For U.S. policymakers, Assad's interview presents a more fundamental challenge. In response to Walters' question if Washington had any "misconceptions" of the Assad regime, Assad said that "We don't kill our people...No government in the world kills its people, unless it's led by a crazy person."
It's now clear that Assad meets his own definition of crazy. This is nothing new -- a hallmark of Bashar al-Assad's rule is saying one thing and doing another, a repeated pattern that has driven his own people into the streets. The challenge now for policymakers is how to develop a strategy with the Syrian opposition to usher Assad from power sooner rather than later.

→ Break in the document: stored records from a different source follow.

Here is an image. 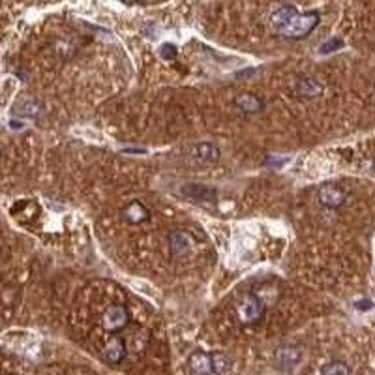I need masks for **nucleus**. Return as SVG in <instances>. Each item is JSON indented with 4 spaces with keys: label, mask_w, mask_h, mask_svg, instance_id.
<instances>
[{
    "label": "nucleus",
    "mask_w": 375,
    "mask_h": 375,
    "mask_svg": "<svg viewBox=\"0 0 375 375\" xmlns=\"http://www.w3.org/2000/svg\"><path fill=\"white\" fill-rule=\"evenodd\" d=\"M321 17L317 11H299L295 6H279L278 10L270 13V26L279 38L299 42L308 38L315 26L319 25Z\"/></svg>",
    "instance_id": "nucleus-1"
},
{
    "label": "nucleus",
    "mask_w": 375,
    "mask_h": 375,
    "mask_svg": "<svg viewBox=\"0 0 375 375\" xmlns=\"http://www.w3.org/2000/svg\"><path fill=\"white\" fill-rule=\"evenodd\" d=\"M129 323H131V315L124 304H113L101 315V328L109 334H118L126 330Z\"/></svg>",
    "instance_id": "nucleus-2"
},
{
    "label": "nucleus",
    "mask_w": 375,
    "mask_h": 375,
    "mask_svg": "<svg viewBox=\"0 0 375 375\" xmlns=\"http://www.w3.org/2000/svg\"><path fill=\"white\" fill-rule=\"evenodd\" d=\"M265 311H267L265 302L259 299L257 295H251V297H248V299L238 306L236 315H238V321L242 323V325H255V323H259L263 319Z\"/></svg>",
    "instance_id": "nucleus-3"
},
{
    "label": "nucleus",
    "mask_w": 375,
    "mask_h": 375,
    "mask_svg": "<svg viewBox=\"0 0 375 375\" xmlns=\"http://www.w3.org/2000/svg\"><path fill=\"white\" fill-rule=\"evenodd\" d=\"M347 195L338 184H325L319 190V201L326 208H340L345 204Z\"/></svg>",
    "instance_id": "nucleus-4"
},
{
    "label": "nucleus",
    "mask_w": 375,
    "mask_h": 375,
    "mask_svg": "<svg viewBox=\"0 0 375 375\" xmlns=\"http://www.w3.org/2000/svg\"><path fill=\"white\" fill-rule=\"evenodd\" d=\"M126 354H128V347H126L124 338H120L118 334H113L103 347V358L111 364H118L126 358Z\"/></svg>",
    "instance_id": "nucleus-5"
},
{
    "label": "nucleus",
    "mask_w": 375,
    "mask_h": 375,
    "mask_svg": "<svg viewBox=\"0 0 375 375\" xmlns=\"http://www.w3.org/2000/svg\"><path fill=\"white\" fill-rule=\"evenodd\" d=\"M276 360L281 370L285 372H293L297 370L300 364H302V351L297 349V347H279L276 351Z\"/></svg>",
    "instance_id": "nucleus-6"
},
{
    "label": "nucleus",
    "mask_w": 375,
    "mask_h": 375,
    "mask_svg": "<svg viewBox=\"0 0 375 375\" xmlns=\"http://www.w3.org/2000/svg\"><path fill=\"white\" fill-rule=\"evenodd\" d=\"M193 236L188 231H173L169 236V248L173 255H186L193 250Z\"/></svg>",
    "instance_id": "nucleus-7"
},
{
    "label": "nucleus",
    "mask_w": 375,
    "mask_h": 375,
    "mask_svg": "<svg viewBox=\"0 0 375 375\" xmlns=\"http://www.w3.org/2000/svg\"><path fill=\"white\" fill-rule=\"evenodd\" d=\"M190 368L197 375H210L214 374V366H212V356L203 351H197L190 356Z\"/></svg>",
    "instance_id": "nucleus-8"
},
{
    "label": "nucleus",
    "mask_w": 375,
    "mask_h": 375,
    "mask_svg": "<svg viewBox=\"0 0 375 375\" xmlns=\"http://www.w3.org/2000/svg\"><path fill=\"white\" fill-rule=\"evenodd\" d=\"M193 156L204 163H214L220 160V149L212 143H197L193 147Z\"/></svg>",
    "instance_id": "nucleus-9"
},
{
    "label": "nucleus",
    "mask_w": 375,
    "mask_h": 375,
    "mask_svg": "<svg viewBox=\"0 0 375 375\" xmlns=\"http://www.w3.org/2000/svg\"><path fill=\"white\" fill-rule=\"evenodd\" d=\"M124 218L128 220L129 224H143V222H147L150 220V212L139 203V201H133V203H129L126 208H124Z\"/></svg>",
    "instance_id": "nucleus-10"
},
{
    "label": "nucleus",
    "mask_w": 375,
    "mask_h": 375,
    "mask_svg": "<svg viewBox=\"0 0 375 375\" xmlns=\"http://www.w3.org/2000/svg\"><path fill=\"white\" fill-rule=\"evenodd\" d=\"M184 193L195 201H208V199H214L216 190L210 186H203V184H188V186H184Z\"/></svg>",
    "instance_id": "nucleus-11"
},
{
    "label": "nucleus",
    "mask_w": 375,
    "mask_h": 375,
    "mask_svg": "<svg viewBox=\"0 0 375 375\" xmlns=\"http://www.w3.org/2000/svg\"><path fill=\"white\" fill-rule=\"evenodd\" d=\"M236 107L242 109L248 115H253V113H261L265 109V103L259 100L257 96H251V94H240L235 100Z\"/></svg>",
    "instance_id": "nucleus-12"
},
{
    "label": "nucleus",
    "mask_w": 375,
    "mask_h": 375,
    "mask_svg": "<svg viewBox=\"0 0 375 375\" xmlns=\"http://www.w3.org/2000/svg\"><path fill=\"white\" fill-rule=\"evenodd\" d=\"M297 90H299V94L302 98H315L321 94L323 86L317 83V81H313L310 77H304V79H300L299 85H297Z\"/></svg>",
    "instance_id": "nucleus-13"
},
{
    "label": "nucleus",
    "mask_w": 375,
    "mask_h": 375,
    "mask_svg": "<svg viewBox=\"0 0 375 375\" xmlns=\"http://www.w3.org/2000/svg\"><path fill=\"white\" fill-rule=\"evenodd\" d=\"M212 366H214V374L216 375H224L231 370V360L229 356H225L224 353H212Z\"/></svg>",
    "instance_id": "nucleus-14"
},
{
    "label": "nucleus",
    "mask_w": 375,
    "mask_h": 375,
    "mask_svg": "<svg viewBox=\"0 0 375 375\" xmlns=\"http://www.w3.org/2000/svg\"><path fill=\"white\" fill-rule=\"evenodd\" d=\"M321 375H351V370L343 362H328L323 366Z\"/></svg>",
    "instance_id": "nucleus-15"
},
{
    "label": "nucleus",
    "mask_w": 375,
    "mask_h": 375,
    "mask_svg": "<svg viewBox=\"0 0 375 375\" xmlns=\"http://www.w3.org/2000/svg\"><path fill=\"white\" fill-rule=\"evenodd\" d=\"M343 47V42L340 40V38H334V40H330V42H325L321 45V49H319V53L321 54H328V53H332V51H338V49H342Z\"/></svg>",
    "instance_id": "nucleus-16"
},
{
    "label": "nucleus",
    "mask_w": 375,
    "mask_h": 375,
    "mask_svg": "<svg viewBox=\"0 0 375 375\" xmlns=\"http://www.w3.org/2000/svg\"><path fill=\"white\" fill-rule=\"evenodd\" d=\"M176 54H178V51H176V47H175L173 43H165V45H161V49H160L161 58H165V60H175V58H176Z\"/></svg>",
    "instance_id": "nucleus-17"
},
{
    "label": "nucleus",
    "mask_w": 375,
    "mask_h": 375,
    "mask_svg": "<svg viewBox=\"0 0 375 375\" xmlns=\"http://www.w3.org/2000/svg\"><path fill=\"white\" fill-rule=\"evenodd\" d=\"M356 308L358 310H368V308H372V302H356Z\"/></svg>",
    "instance_id": "nucleus-18"
}]
</instances>
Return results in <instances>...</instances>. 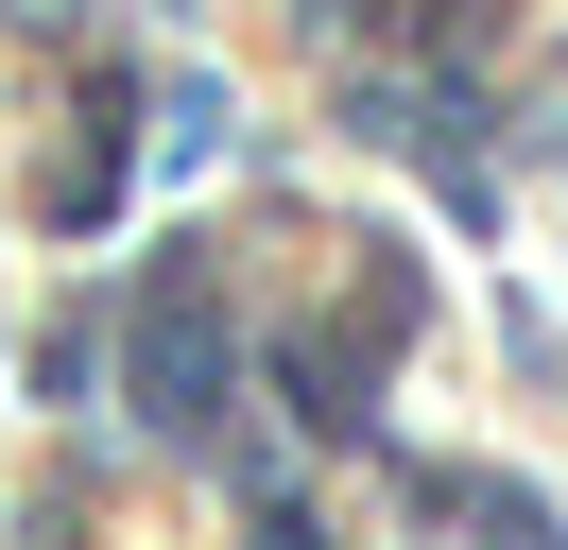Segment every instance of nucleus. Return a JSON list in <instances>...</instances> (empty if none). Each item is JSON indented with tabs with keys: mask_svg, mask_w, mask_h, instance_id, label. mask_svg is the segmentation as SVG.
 I'll use <instances>...</instances> for the list:
<instances>
[{
	"mask_svg": "<svg viewBox=\"0 0 568 550\" xmlns=\"http://www.w3.org/2000/svg\"><path fill=\"white\" fill-rule=\"evenodd\" d=\"M207 396H224V327H207L190 275H155L139 293V412L155 430H207Z\"/></svg>",
	"mask_w": 568,
	"mask_h": 550,
	"instance_id": "f257e3e1",
	"label": "nucleus"
}]
</instances>
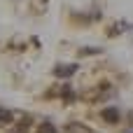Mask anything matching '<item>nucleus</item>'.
Masks as SVG:
<instances>
[{"label": "nucleus", "mask_w": 133, "mask_h": 133, "mask_svg": "<svg viewBox=\"0 0 133 133\" xmlns=\"http://www.w3.org/2000/svg\"><path fill=\"white\" fill-rule=\"evenodd\" d=\"M75 70H77V65H56L54 68V75L56 77H70Z\"/></svg>", "instance_id": "f257e3e1"}, {"label": "nucleus", "mask_w": 133, "mask_h": 133, "mask_svg": "<svg viewBox=\"0 0 133 133\" xmlns=\"http://www.w3.org/2000/svg\"><path fill=\"white\" fill-rule=\"evenodd\" d=\"M103 119L110 122V124H117V122H119V110H117V108H108V110H103Z\"/></svg>", "instance_id": "f03ea898"}, {"label": "nucleus", "mask_w": 133, "mask_h": 133, "mask_svg": "<svg viewBox=\"0 0 133 133\" xmlns=\"http://www.w3.org/2000/svg\"><path fill=\"white\" fill-rule=\"evenodd\" d=\"M37 133H58V131H56V126H54L51 122H42V124L37 126Z\"/></svg>", "instance_id": "7ed1b4c3"}, {"label": "nucleus", "mask_w": 133, "mask_h": 133, "mask_svg": "<svg viewBox=\"0 0 133 133\" xmlns=\"http://www.w3.org/2000/svg\"><path fill=\"white\" fill-rule=\"evenodd\" d=\"M14 119V115L9 112V110H5V108H0V124H9Z\"/></svg>", "instance_id": "20e7f679"}, {"label": "nucleus", "mask_w": 133, "mask_h": 133, "mask_svg": "<svg viewBox=\"0 0 133 133\" xmlns=\"http://www.w3.org/2000/svg\"><path fill=\"white\" fill-rule=\"evenodd\" d=\"M26 131H28V126H26V124H16L9 133H26Z\"/></svg>", "instance_id": "39448f33"}, {"label": "nucleus", "mask_w": 133, "mask_h": 133, "mask_svg": "<svg viewBox=\"0 0 133 133\" xmlns=\"http://www.w3.org/2000/svg\"><path fill=\"white\" fill-rule=\"evenodd\" d=\"M61 94H63V98H72V96H75V94H72V89H68V87H63V91H61Z\"/></svg>", "instance_id": "423d86ee"}, {"label": "nucleus", "mask_w": 133, "mask_h": 133, "mask_svg": "<svg viewBox=\"0 0 133 133\" xmlns=\"http://www.w3.org/2000/svg\"><path fill=\"white\" fill-rule=\"evenodd\" d=\"M129 133H133V129H131V131H129Z\"/></svg>", "instance_id": "0eeeda50"}]
</instances>
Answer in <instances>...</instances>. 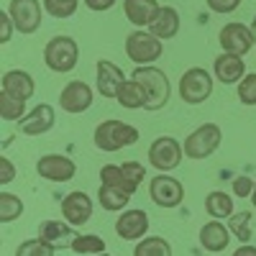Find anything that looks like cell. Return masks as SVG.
I'll list each match as a JSON object with an SVG mask.
<instances>
[{
	"instance_id": "obj_1",
	"label": "cell",
	"mask_w": 256,
	"mask_h": 256,
	"mask_svg": "<svg viewBox=\"0 0 256 256\" xmlns=\"http://www.w3.org/2000/svg\"><path fill=\"white\" fill-rule=\"evenodd\" d=\"M131 77L138 80L146 90V108L144 110H162L169 102L172 88H169V80L159 67H154V64H136Z\"/></svg>"
},
{
	"instance_id": "obj_2",
	"label": "cell",
	"mask_w": 256,
	"mask_h": 256,
	"mask_svg": "<svg viewBox=\"0 0 256 256\" xmlns=\"http://www.w3.org/2000/svg\"><path fill=\"white\" fill-rule=\"evenodd\" d=\"M92 138H95V146L100 148V152L116 154V152H120V148L134 146L138 141V128H134L131 123H123V120L110 118V120L98 123Z\"/></svg>"
},
{
	"instance_id": "obj_3",
	"label": "cell",
	"mask_w": 256,
	"mask_h": 256,
	"mask_svg": "<svg viewBox=\"0 0 256 256\" xmlns=\"http://www.w3.org/2000/svg\"><path fill=\"white\" fill-rule=\"evenodd\" d=\"M77 62H80V46L72 36H54L44 46V64L56 74L72 72Z\"/></svg>"
},
{
	"instance_id": "obj_4",
	"label": "cell",
	"mask_w": 256,
	"mask_h": 256,
	"mask_svg": "<svg viewBox=\"0 0 256 256\" xmlns=\"http://www.w3.org/2000/svg\"><path fill=\"white\" fill-rule=\"evenodd\" d=\"M146 177V166L141 162H123V164H105L100 169V180L105 184H113L126 190L128 195H136V190L141 187Z\"/></svg>"
},
{
	"instance_id": "obj_5",
	"label": "cell",
	"mask_w": 256,
	"mask_h": 256,
	"mask_svg": "<svg viewBox=\"0 0 256 256\" xmlns=\"http://www.w3.org/2000/svg\"><path fill=\"white\" fill-rule=\"evenodd\" d=\"M220 138H223L220 126H216V123H202V126H198L195 131L184 138V156H187V159H195V162L208 159V156H212V154L218 152Z\"/></svg>"
},
{
	"instance_id": "obj_6",
	"label": "cell",
	"mask_w": 256,
	"mask_h": 256,
	"mask_svg": "<svg viewBox=\"0 0 256 256\" xmlns=\"http://www.w3.org/2000/svg\"><path fill=\"white\" fill-rule=\"evenodd\" d=\"M164 52L162 38L146 28H136L126 36V54L136 64H154Z\"/></svg>"
},
{
	"instance_id": "obj_7",
	"label": "cell",
	"mask_w": 256,
	"mask_h": 256,
	"mask_svg": "<svg viewBox=\"0 0 256 256\" xmlns=\"http://www.w3.org/2000/svg\"><path fill=\"white\" fill-rule=\"evenodd\" d=\"M212 95V74L202 67H190L180 77V98L187 105H200Z\"/></svg>"
},
{
	"instance_id": "obj_8",
	"label": "cell",
	"mask_w": 256,
	"mask_h": 256,
	"mask_svg": "<svg viewBox=\"0 0 256 256\" xmlns=\"http://www.w3.org/2000/svg\"><path fill=\"white\" fill-rule=\"evenodd\" d=\"M182 156H184V146L172 136H159L148 146V162L159 172H172V169H177L182 164Z\"/></svg>"
},
{
	"instance_id": "obj_9",
	"label": "cell",
	"mask_w": 256,
	"mask_h": 256,
	"mask_svg": "<svg viewBox=\"0 0 256 256\" xmlns=\"http://www.w3.org/2000/svg\"><path fill=\"white\" fill-rule=\"evenodd\" d=\"M148 198L159 208H177L184 200V184L177 177H169L166 172H159L148 182Z\"/></svg>"
},
{
	"instance_id": "obj_10",
	"label": "cell",
	"mask_w": 256,
	"mask_h": 256,
	"mask_svg": "<svg viewBox=\"0 0 256 256\" xmlns=\"http://www.w3.org/2000/svg\"><path fill=\"white\" fill-rule=\"evenodd\" d=\"M41 8L44 3H38V0H10L8 13L16 24V31L24 36H34L41 28Z\"/></svg>"
},
{
	"instance_id": "obj_11",
	"label": "cell",
	"mask_w": 256,
	"mask_h": 256,
	"mask_svg": "<svg viewBox=\"0 0 256 256\" xmlns=\"http://www.w3.org/2000/svg\"><path fill=\"white\" fill-rule=\"evenodd\" d=\"M220 49L228 52V54H238V56H246L254 44H256V34L251 31V26H244L238 20H233V24H226L220 28Z\"/></svg>"
},
{
	"instance_id": "obj_12",
	"label": "cell",
	"mask_w": 256,
	"mask_h": 256,
	"mask_svg": "<svg viewBox=\"0 0 256 256\" xmlns=\"http://www.w3.org/2000/svg\"><path fill=\"white\" fill-rule=\"evenodd\" d=\"M36 172L49 182H70L77 174V164L64 154H44L36 162Z\"/></svg>"
},
{
	"instance_id": "obj_13",
	"label": "cell",
	"mask_w": 256,
	"mask_h": 256,
	"mask_svg": "<svg viewBox=\"0 0 256 256\" xmlns=\"http://www.w3.org/2000/svg\"><path fill=\"white\" fill-rule=\"evenodd\" d=\"M59 105H62L64 113H72V116L84 113L92 105V88L88 82H82V80L67 82L62 88V92H59Z\"/></svg>"
},
{
	"instance_id": "obj_14",
	"label": "cell",
	"mask_w": 256,
	"mask_h": 256,
	"mask_svg": "<svg viewBox=\"0 0 256 256\" xmlns=\"http://www.w3.org/2000/svg\"><path fill=\"white\" fill-rule=\"evenodd\" d=\"M54 123H56L54 108L49 102H41L18 120V128H20V134H26V136H44L54 128Z\"/></svg>"
},
{
	"instance_id": "obj_15",
	"label": "cell",
	"mask_w": 256,
	"mask_h": 256,
	"mask_svg": "<svg viewBox=\"0 0 256 256\" xmlns=\"http://www.w3.org/2000/svg\"><path fill=\"white\" fill-rule=\"evenodd\" d=\"M62 216L72 226H84L92 218V200L82 190H74L67 198H62Z\"/></svg>"
},
{
	"instance_id": "obj_16",
	"label": "cell",
	"mask_w": 256,
	"mask_h": 256,
	"mask_svg": "<svg viewBox=\"0 0 256 256\" xmlns=\"http://www.w3.org/2000/svg\"><path fill=\"white\" fill-rule=\"evenodd\" d=\"M148 230V216L144 210H123L116 220V233L123 241H138Z\"/></svg>"
},
{
	"instance_id": "obj_17",
	"label": "cell",
	"mask_w": 256,
	"mask_h": 256,
	"mask_svg": "<svg viewBox=\"0 0 256 256\" xmlns=\"http://www.w3.org/2000/svg\"><path fill=\"white\" fill-rule=\"evenodd\" d=\"M95 72H98V92L102 95V98H116V92H118V88L126 82V74H123V70L118 67V64H113V62H108V59H100L98 64H95Z\"/></svg>"
},
{
	"instance_id": "obj_18",
	"label": "cell",
	"mask_w": 256,
	"mask_h": 256,
	"mask_svg": "<svg viewBox=\"0 0 256 256\" xmlns=\"http://www.w3.org/2000/svg\"><path fill=\"white\" fill-rule=\"evenodd\" d=\"M212 72H216V77H218L223 84H238V82L244 80V74H246L244 56L223 52L220 56H216V64H212Z\"/></svg>"
},
{
	"instance_id": "obj_19",
	"label": "cell",
	"mask_w": 256,
	"mask_h": 256,
	"mask_svg": "<svg viewBox=\"0 0 256 256\" xmlns=\"http://www.w3.org/2000/svg\"><path fill=\"white\" fill-rule=\"evenodd\" d=\"M230 244V228H226L220 223V218H212L210 223H205L200 228V246L210 254H220L226 251Z\"/></svg>"
},
{
	"instance_id": "obj_20",
	"label": "cell",
	"mask_w": 256,
	"mask_h": 256,
	"mask_svg": "<svg viewBox=\"0 0 256 256\" xmlns=\"http://www.w3.org/2000/svg\"><path fill=\"white\" fill-rule=\"evenodd\" d=\"M148 31H152L154 36H159L162 41L174 38L180 34V13H177V8L159 6L156 16L152 18V24H148Z\"/></svg>"
},
{
	"instance_id": "obj_21",
	"label": "cell",
	"mask_w": 256,
	"mask_h": 256,
	"mask_svg": "<svg viewBox=\"0 0 256 256\" xmlns=\"http://www.w3.org/2000/svg\"><path fill=\"white\" fill-rule=\"evenodd\" d=\"M156 10H159L156 0H123V13L136 28H148Z\"/></svg>"
},
{
	"instance_id": "obj_22",
	"label": "cell",
	"mask_w": 256,
	"mask_h": 256,
	"mask_svg": "<svg viewBox=\"0 0 256 256\" xmlns=\"http://www.w3.org/2000/svg\"><path fill=\"white\" fill-rule=\"evenodd\" d=\"M3 90L16 95V98H20V100H28L36 92V82H34V77L26 70H8L3 74Z\"/></svg>"
},
{
	"instance_id": "obj_23",
	"label": "cell",
	"mask_w": 256,
	"mask_h": 256,
	"mask_svg": "<svg viewBox=\"0 0 256 256\" xmlns=\"http://www.w3.org/2000/svg\"><path fill=\"white\" fill-rule=\"evenodd\" d=\"M116 100H118V105H123V108H128V110H138V108H146V90H144V84L138 80L128 77L118 88Z\"/></svg>"
},
{
	"instance_id": "obj_24",
	"label": "cell",
	"mask_w": 256,
	"mask_h": 256,
	"mask_svg": "<svg viewBox=\"0 0 256 256\" xmlns=\"http://www.w3.org/2000/svg\"><path fill=\"white\" fill-rule=\"evenodd\" d=\"M134 195H128L126 190L120 187H113V184H100L98 190V202L102 205V210H108V212H118V210H126V205L131 202Z\"/></svg>"
},
{
	"instance_id": "obj_25",
	"label": "cell",
	"mask_w": 256,
	"mask_h": 256,
	"mask_svg": "<svg viewBox=\"0 0 256 256\" xmlns=\"http://www.w3.org/2000/svg\"><path fill=\"white\" fill-rule=\"evenodd\" d=\"M38 236L46 238L49 244H54L59 248V244H72L74 233H72V223H62V220H41L38 226Z\"/></svg>"
},
{
	"instance_id": "obj_26",
	"label": "cell",
	"mask_w": 256,
	"mask_h": 256,
	"mask_svg": "<svg viewBox=\"0 0 256 256\" xmlns=\"http://www.w3.org/2000/svg\"><path fill=\"white\" fill-rule=\"evenodd\" d=\"M205 212H208L210 218L228 220L233 216V200H230V195H226L223 190L208 192V198H205Z\"/></svg>"
},
{
	"instance_id": "obj_27",
	"label": "cell",
	"mask_w": 256,
	"mask_h": 256,
	"mask_svg": "<svg viewBox=\"0 0 256 256\" xmlns=\"http://www.w3.org/2000/svg\"><path fill=\"white\" fill-rule=\"evenodd\" d=\"M134 254L136 256H169L172 254V244L162 236H144V241L141 238L136 241Z\"/></svg>"
},
{
	"instance_id": "obj_28",
	"label": "cell",
	"mask_w": 256,
	"mask_h": 256,
	"mask_svg": "<svg viewBox=\"0 0 256 256\" xmlns=\"http://www.w3.org/2000/svg\"><path fill=\"white\" fill-rule=\"evenodd\" d=\"M26 116V100H20L10 92H0V118L3 120H20Z\"/></svg>"
},
{
	"instance_id": "obj_29",
	"label": "cell",
	"mask_w": 256,
	"mask_h": 256,
	"mask_svg": "<svg viewBox=\"0 0 256 256\" xmlns=\"http://www.w3.org/2000/svg\"><path fill=\"white\" fill-rule=\"evenodd\" d=\"M70 248L74 254H102L108 246H105V241L100 236H95V233H80V236L72 238Z\"/></svg>"
},
{
	"instance_id": "obj_30",
	"label": "cell",
	"mask_w": 256,
	"mask_h": 256,
	"mask_svg": "<svg viewBox=\"0 0 256 256\" xmlns=\"http://www.w3.org/2000/svg\"><path fill=\"white\" fill-rule=\"evenodd\" d=\"M24 212V202L13 192H0V223H13Z\"/></svg>"
},
{
	"instance_id": "obj_31",
	"label": "cell",
	"mask_w": 256,
	"mask_h": 256,
	"mask_svg": "<svg viewBox=\"0 0 256 256\" xmlns=\"http://www.w3.org/2000/svg\"><path fill=\"white\" fill-rule=\"evenodd\" d=\"M59 248L54 244H49L46 238H31V241H24L18 248H16V256H54Z\"/></svg>"
},
{
	"instance_id": "obj_32",
	"label": "cell",
	"mask_w": 256,
	"mask_h": 256,
	"mask_svg": "<svg viewBox=\"0 0 256 256\" xmlns=\"http://www.w3.org/2000/svg\"><path fill=\"white\" fill-rule=\"evenodd\" d=\"M228 228L241 244L251 241V212H233L228 218Z\"/></svg>"
},
{
	"instance_id": "obj_33",
	"label": "cell",
	"mask_w": 256,
	"mask_h": 256,
	"mask_svg": "<svg viewBox=\"0 0 256 256\" xmlns=\"http://www.w3.org/2000/svg\"><path fill=\"white\" fill-rule=\"evenodd\" d=\"M44 3V10L54 18H70L77 13L80 0H41Z\"/></svg>"
},
{
	"instance_id": "obj_34",
	"label": "cell",
	"mask_w": 256,
	"mask_h": 256,
	"mask_svg": "<svg viewBox=\"0 0 256 256\" xmlns=\"http://www.w3.org/2000/svg\"><path fill=\"white\" fill-rule=\"evenodd\" d=\"M238 100L244 105H256V72L244 74V80L238 82Z\"/></svg>"
},
{
	"instance_id": "obj_35",
	"label": "cell",
	"mask_w": 256,
	"mask_h": 256,
	"mask_svg": "<svg viewBox=\"0 0 256 256\" xmlns=\"http://www.w3.org/2000/svg\"><path fill=\"white\" fill-rule=\"evenodd\" d=\"M205 3H208V8H210L212 13L228 16V13H233V10L241 6V0H205Z\"/></svg>"
},
{
	"instance_id": "obj_36",
	"label": "cell",
	"mask_w": 256,
	"mask_h": 256,
	"mask_svg": "<svg viewBox=\"0 0 256 256\" xmlns=\"http://www.w3.org/2000/svg\"><path fill=\"white\" fill-rule=\"evenodd\" d=\"M13 31H16V24L8 10L0 13V44H8V41L13 38Z\"/></svg>"
},
{
	"instance_id": "obj_37",
	"label": "cell",
	"mask_w": 256,
	"mask_h": 256,
	"mask_svg": "<svg viewBox=\"0 0 256 256\" xmlns=\"http://www.w3.org/2000/svg\"><path fill=\"white\" fill-rule=\"evenodd\" d=\"M254 184H256V180H251V177H236L233 180V195L236 198H251Z\"/></svg>"
},
{
	"instance_id": "obj_38",
	"label": "cell",
	"mask_w": 256,
	"mask_h": 256,
	"mask_svg": "<svg viewBox=\"0 0 256 256\" xmlns=\"http://www.w3.org/2000/svg\"><path fill=\"white\" fill-rule=\"evenodd\" d=\"M16 180V166L8 156H0V184H10Z\"/></svg>"
},
{
	"instance_id": "obj_39",
	"label": "cell",
	"mask_w": 256,
	"mask_h": 256,
	"mask_svg": "<svg viewBox=\"0 0 256 256\" xmlns=\"http://www.w3.org/2000/svg\"><path fill=\"white\" fill-rule=\"evenodd\" d=\"M116 3H118V0H84V6H88L90 10H95V13L110 10V8H113Z\"/></svg>"
},
{
	"instance_id": "obj_40",
	"label": "cell",
	"mask_w": 256,
	"mask_h": 256,
	"mask_svg": "<svg viewBox=\"0 0 256 256\" xmlns=\"http://www.w3.org/2000/svg\"><path fill=\"white\" fill-rule=\"evenodd\" d=\"M256 256V246H251V244H241L238 248H236V256Z\"/></svg>"
},
{
	"instance_id": "obj_41",
	"label": "cell",
	"mask_w": 256,
	"mask_h": 256,
	"mask_svg": "<svg viewBox=\"0 0 256 256\" xmlns=\"http://www.w3.org/2000/svg\"><path fill=\"white\" fill-rule=\"evenodd\" d=\"M251 202H254V208H256V184H254V192H251Z\"/></svg>"
},
{
	"instance_id": "obj_42",
	"label": "cell",
	"mask_w": 256,
	"mask_h": 256,
	"mask_svg": "<svg viewBox=\"0 0 256 256\" xmlns=\"http://www.w3.org/2000/svg\"><path fill=\"white\" fill-rule=\"evenodd\" d=\"M251 31L256 34V16H254V20H251Z\"/></svg>"
}]
</instances>
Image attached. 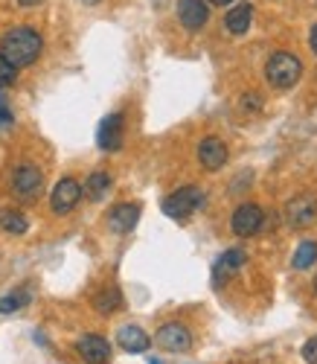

Until now, policymakers have held out hopes Assad will be removed via a coup or "see the light" and leave the country. Assad's responses to the interview indicate this will be a long shot at best. In light of this, the United States and its allies need now to develop a strategy with the Syrian opposition -- which Secretary of State Hillary Clinton met with in exile yesterday -- to put the regime into dilemmas that will help hasten its departure. These include civil resistance strategies, as well as coordinated sanctions and possible "humanitarian corridors", as put forward by Foreign Minister Juppe of France recently, that will help squeeze the Assad regime and its supporters and give those who oppose the Syrian regime a place to run as the conflict unfolds.
This would best be facilitated through the creation of a contact group of countries on Syria involving the United States, the EU, Turkey and representatives from the Arab League. The international community must work off the same sheet if Assad is to leave anytime soon.
Andrew J. Tabler is a Next Generation fellow in the Program on Arab Politics at The Washington Institute.